- PROBLEM TO WORK ON:
Rewrite the material below, replacing every "white baseboard" with "white skirting board" and leaving everything else unchanged.

- MATERIAL FOR THIS TASK:
========

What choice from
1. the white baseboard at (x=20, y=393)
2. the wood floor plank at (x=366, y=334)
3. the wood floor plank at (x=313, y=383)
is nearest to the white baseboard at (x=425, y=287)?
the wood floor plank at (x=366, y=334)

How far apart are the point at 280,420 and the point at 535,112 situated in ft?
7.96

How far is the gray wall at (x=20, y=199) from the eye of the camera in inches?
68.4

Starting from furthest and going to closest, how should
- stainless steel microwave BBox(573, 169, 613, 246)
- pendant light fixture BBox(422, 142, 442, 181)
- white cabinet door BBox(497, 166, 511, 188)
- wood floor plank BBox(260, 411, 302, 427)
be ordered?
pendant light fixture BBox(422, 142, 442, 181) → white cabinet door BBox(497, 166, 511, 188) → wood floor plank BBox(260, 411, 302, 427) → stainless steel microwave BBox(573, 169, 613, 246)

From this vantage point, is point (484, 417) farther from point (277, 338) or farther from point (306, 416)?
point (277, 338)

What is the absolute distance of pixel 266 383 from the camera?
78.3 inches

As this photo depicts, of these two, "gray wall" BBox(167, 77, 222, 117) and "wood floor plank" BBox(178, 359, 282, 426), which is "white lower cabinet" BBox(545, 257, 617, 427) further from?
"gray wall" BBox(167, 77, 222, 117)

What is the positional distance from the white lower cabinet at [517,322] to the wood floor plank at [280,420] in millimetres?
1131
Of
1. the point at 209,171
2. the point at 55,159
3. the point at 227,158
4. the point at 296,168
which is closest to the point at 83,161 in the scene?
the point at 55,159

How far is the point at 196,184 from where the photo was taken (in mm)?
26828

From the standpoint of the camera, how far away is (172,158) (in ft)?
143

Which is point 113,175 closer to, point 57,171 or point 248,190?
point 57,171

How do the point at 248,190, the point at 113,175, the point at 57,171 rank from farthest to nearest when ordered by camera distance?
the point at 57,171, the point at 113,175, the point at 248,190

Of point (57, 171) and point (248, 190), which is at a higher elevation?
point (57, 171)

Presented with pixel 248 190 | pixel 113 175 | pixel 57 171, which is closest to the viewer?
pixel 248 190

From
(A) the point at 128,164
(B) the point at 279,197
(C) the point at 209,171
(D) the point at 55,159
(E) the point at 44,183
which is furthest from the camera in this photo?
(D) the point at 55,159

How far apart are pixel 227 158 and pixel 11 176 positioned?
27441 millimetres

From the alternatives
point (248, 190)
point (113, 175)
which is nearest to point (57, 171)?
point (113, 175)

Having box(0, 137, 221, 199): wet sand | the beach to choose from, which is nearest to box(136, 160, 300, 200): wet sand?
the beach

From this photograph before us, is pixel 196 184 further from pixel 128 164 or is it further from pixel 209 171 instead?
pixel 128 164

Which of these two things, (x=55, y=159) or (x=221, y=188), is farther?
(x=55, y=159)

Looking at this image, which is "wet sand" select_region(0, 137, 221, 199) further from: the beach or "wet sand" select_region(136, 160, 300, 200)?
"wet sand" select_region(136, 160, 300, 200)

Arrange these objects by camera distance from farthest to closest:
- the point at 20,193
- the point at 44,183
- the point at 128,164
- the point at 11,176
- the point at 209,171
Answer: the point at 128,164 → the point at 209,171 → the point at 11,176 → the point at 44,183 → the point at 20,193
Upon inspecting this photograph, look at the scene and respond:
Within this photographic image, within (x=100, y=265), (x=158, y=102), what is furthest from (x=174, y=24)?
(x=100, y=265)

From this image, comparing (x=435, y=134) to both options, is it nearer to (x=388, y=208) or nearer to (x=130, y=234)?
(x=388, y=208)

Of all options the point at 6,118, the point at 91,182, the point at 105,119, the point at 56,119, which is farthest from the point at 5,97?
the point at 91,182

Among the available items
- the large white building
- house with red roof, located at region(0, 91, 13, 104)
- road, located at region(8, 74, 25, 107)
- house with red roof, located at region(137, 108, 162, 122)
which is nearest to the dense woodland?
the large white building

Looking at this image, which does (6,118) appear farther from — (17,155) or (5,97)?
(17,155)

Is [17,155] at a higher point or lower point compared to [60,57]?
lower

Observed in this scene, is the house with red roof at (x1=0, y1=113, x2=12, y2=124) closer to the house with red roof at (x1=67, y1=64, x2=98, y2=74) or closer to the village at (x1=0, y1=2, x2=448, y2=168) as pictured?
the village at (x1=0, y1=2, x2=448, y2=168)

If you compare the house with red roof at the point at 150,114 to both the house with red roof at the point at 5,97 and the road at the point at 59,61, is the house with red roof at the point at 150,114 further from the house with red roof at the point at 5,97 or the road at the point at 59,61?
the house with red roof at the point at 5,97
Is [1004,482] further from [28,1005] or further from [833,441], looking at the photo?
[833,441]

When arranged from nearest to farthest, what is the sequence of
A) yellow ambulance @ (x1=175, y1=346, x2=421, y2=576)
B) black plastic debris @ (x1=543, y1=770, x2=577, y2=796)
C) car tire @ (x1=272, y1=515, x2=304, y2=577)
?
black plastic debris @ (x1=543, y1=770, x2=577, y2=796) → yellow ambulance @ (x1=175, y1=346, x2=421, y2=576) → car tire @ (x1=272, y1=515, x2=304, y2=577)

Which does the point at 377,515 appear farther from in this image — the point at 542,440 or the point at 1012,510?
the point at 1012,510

========

- ANSWER TO THE PROBLEM:
What choice from
1. the white skirting board at (x=20, y=393)
2. the wood floor plank at (x=366, y=334)
3. the wood floor plank at (x=313, y=383)
is nearest to the white skirting board at (x=425, y=287)?
the wood floor plank at (x=366, y=334)

How far apart are the point at 280,420 and the point at 535,112 situated in ft?
7.96

How far is the gray wall at (x=20, y=199) from the eye of the camera in inches?
68.4

Starting from furthest and going to closest, how should
- stainless steel microwave BBox(573, 169, 613, 246)
- pendant light fixture BBox(422, 142, 442, 181)
- white cabinet door BBox(497, 166, 511, 188)
- wood floor plank BBox(260, 411, 302, 427)
be ordered?
pendant light fixture BBox(422, 142, 442, 181) → white cabinet door BBox(497, 166, 511, 188) → wood floor plank BBox(260, 411, 302, 427) → stainless steel microwave BBox(573, 169, 613, 246)

From this vantage point, is point (484, 417) farther from point (277, 338) or farther from point (306, 416)?
point (277, 338)

What is the absolute distance of pixel 266 383 from the camera?
78.3 inches

As this photo depicts, of these two, "gray wall" BBox(167, 77, 222, 117) and "wood floor plank" BBox(178, 359, 282, 426), which is "white lower cabinet" BBox(545, 257, 617, 427) further from?
"gray wall" BBox(167, 77, 222, 117)

What is the positional distance from the white lower cabinet at [517,322] to the wood floor plank at [280,420] in millimetres?
1131
Of
1. the point at 209,171
2. the point at 55,159
3. the point at 227,158
4. the point at 296,168
which is closest to the point at 83,161 in the scene?
the point at 55,159

How far is the point at 196,184 from where the photo was taken (in mm)?
26828

From the standpoint of the camera, how far away is (172,158) (in ft)?
143

Which is point 113,175 closer to, point 57,171 or point 248,190?
point 57,171

How do the point at 248,190, the point at 113,175, the point at 57,171 rank from farthest to nearest when ordered by camera distance?
the point at 57,171, the point at 113,175, the point at 248,190

Of point (57, 171) and point (248, 190), which is at a higher elevation?
point (57, 171)

Presented with pixel 248 190 | pixel 113 175 | pixel 57 171, which is closest to the viewer?
pixel 248 190

From
(A) the point at 128,164
(B) the point at 279,197
(C) the point at 209,171
(D) the point at 55,159
(E) the point at 44,183
which is furthest from the camera in this photo?
(D) the point at 55,159

How far apart are pixel 227 158 and pixel 11 176 positioned?
27441 millimetres

From the alternatives
point (248, 190)
point (113, 175)
which is nearest to point (57, 171)?
point (113, 175)

Having box(0, 137, 221, 199): wet sand | the beach to choose from, which is nearest to box(136, 160, 300, 200): wet sand?
the beach

From this photograph before us, is pixel 196 184 further from pixel 128 164 or is it further from pixel 209 171 instead?
pixel 128 164

Which of these two things, (x=55, y=159) or (x=221, y=188), is farther?
(x=55, y=159)

Looking at this image, which is "wet sand" select_region(0, 137, 221, 199) further from: the beach or "wet sand" select_region(136, 160, 300, 200)?
"wet sand" select_region(136, 160, 300, 200)

Arrange these objects by camera distance from farthest to closest:
- the point at 20,193
- the point at 44,183
- the point at 128,164
- the point at 11,176
- the point at 209,171
Answer: the point at 128,164 → the point at 209,171 → the point at 11,176 → the point at 44,183 → the point at 20,193
Upon inspecting this photograph, look at the scene and respond:
Within this photographic image, within (x=100, y=265), (x=158, y=102), what is furthest from (x=174, y=24)?
(x=100, y=265)

From this image, comparing (x=435, y=134) to both options, is it nearer to (x=388, y=208) or nearer to (x=130, y=234)?
(x=388, y=208)

Of all options the point at 6,118, the point at 91,182, the point at 105,119, the point at 56,119, which is farthest from the point at 5,97?
the point at 91,182

Among the available items
- the large white building
- house with red roof, located at region(0, 91, 13, 104)
- road, located at region(8, 74, 25, 107)
- house with red roof, located at region(137, 108, 162, 122)
which is nearest to the dense woodland?
the large white building

Looking at this image, which does (6,118) appear farther from — (17,155) or (5,97)?
(17,155)

Is [17,155] at a higher point or lower point compared to [60,57]?
lower

Observed in this scene, is the house with red roof at (x1=0, y1=113, x2=12, y2=124) closer to the house with red roof at (x1=67, y1=64, x2=98, y2=74) or closer to the village at (x1=0, y1=2, x2=448, y2=168) as pictured?
the village at (x1=0, y1=2, x2=448, y2=168)

If you compare the house with red roof at the point at 150,114 to both the house with red roof at the point at 5,97 and the road at the point at 59,61, is the house with red roof at the point at 150,114 further from the house with red roof at the point at 5,97 or the road at the point at 59,61?
the house with red roof at the point at 5,97
Is [1004,482] further from [28,1005] or further from [833,441], looking at the photo?
[833,441]

When arranged from nearest to farthest, what is the sequence of
A) yellow ambulance @ (x1=175, y1=346, x2=421, y2=576)
B) black plastic debris @ (x1=543, y1=770, x2=577, y2=796)
C) car tire @ (x1=272, y1=515, x2=304, y2=577)
?
black plastic debris @ (x1=543, y1=770, x2=577, y2=796) → yellow ambulance @ (x1=175, y1=346, x2=421, y2=576) → car tire @ (x1=272, y1=515, x2=304, y2=577)

Which does the point at 377,515 appear farther from in this image — the point at 542,440 or the point at 1012,510?
the point at 1012,510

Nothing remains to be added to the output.